### Work item
From the records below, output exactly the lines running from the line containing "Blue Planet by Jon Paris" through the line containing "Sicilian countryside", and no others.

### Provided data
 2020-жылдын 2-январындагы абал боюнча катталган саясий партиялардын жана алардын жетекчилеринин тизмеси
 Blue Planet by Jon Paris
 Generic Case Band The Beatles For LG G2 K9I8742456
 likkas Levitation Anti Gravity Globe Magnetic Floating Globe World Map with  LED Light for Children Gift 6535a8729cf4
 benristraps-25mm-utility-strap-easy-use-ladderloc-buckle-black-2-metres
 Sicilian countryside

--

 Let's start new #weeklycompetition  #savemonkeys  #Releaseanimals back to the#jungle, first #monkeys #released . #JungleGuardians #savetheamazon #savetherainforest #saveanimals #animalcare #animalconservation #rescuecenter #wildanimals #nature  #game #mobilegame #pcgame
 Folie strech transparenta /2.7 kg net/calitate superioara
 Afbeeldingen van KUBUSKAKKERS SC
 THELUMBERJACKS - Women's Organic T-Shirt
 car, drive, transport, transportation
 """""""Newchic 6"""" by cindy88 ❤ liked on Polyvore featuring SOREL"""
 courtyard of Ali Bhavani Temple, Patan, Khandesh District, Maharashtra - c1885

...

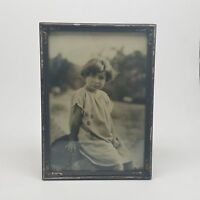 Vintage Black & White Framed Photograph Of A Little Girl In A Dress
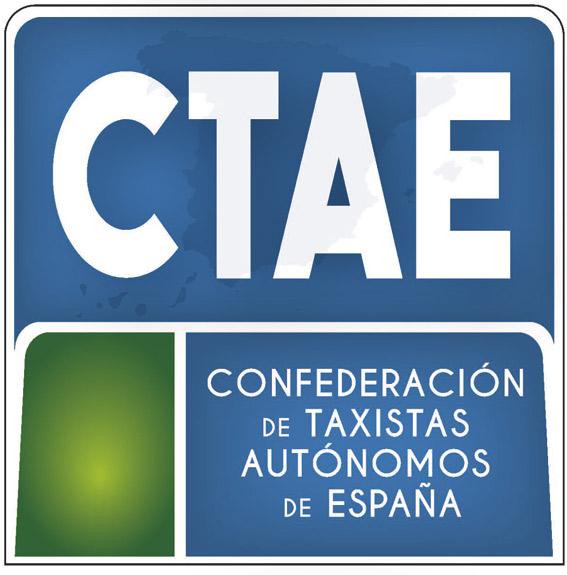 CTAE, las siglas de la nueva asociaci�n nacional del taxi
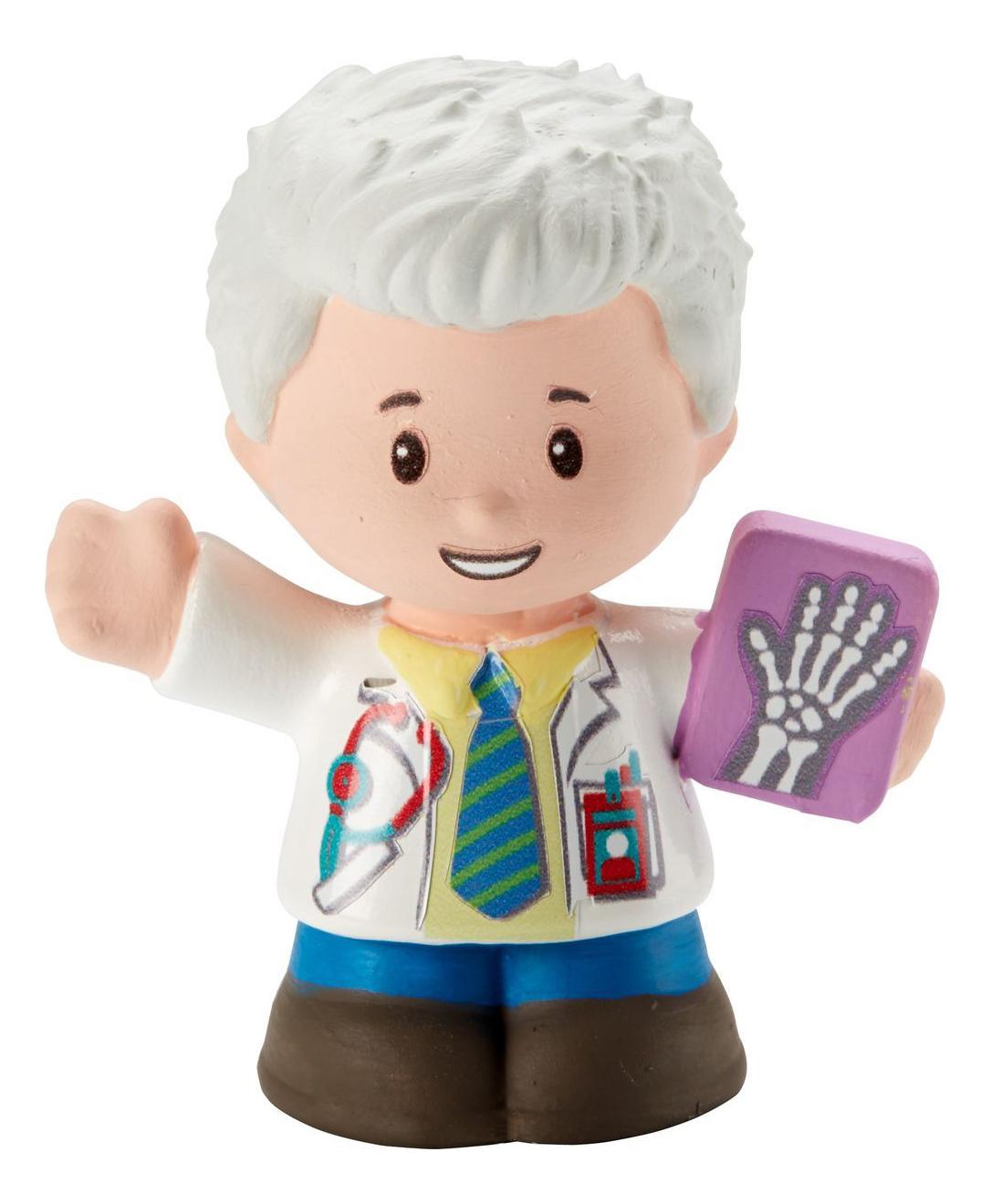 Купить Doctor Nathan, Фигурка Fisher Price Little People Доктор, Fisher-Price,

### Task result
 Blue Planet by Jon Paris
 Generic Case Band The Beatles For LG G2 K9I8742456
 likkas Levitation Anti Gravity Globe Magnetic Floating Globe World Map with  LED Light for Children Gift 6535a8729cf4
 benristraps-25mm-utility-strap-easy-use-ladderloc-buckle-black-2-metres
 Sicilian countryside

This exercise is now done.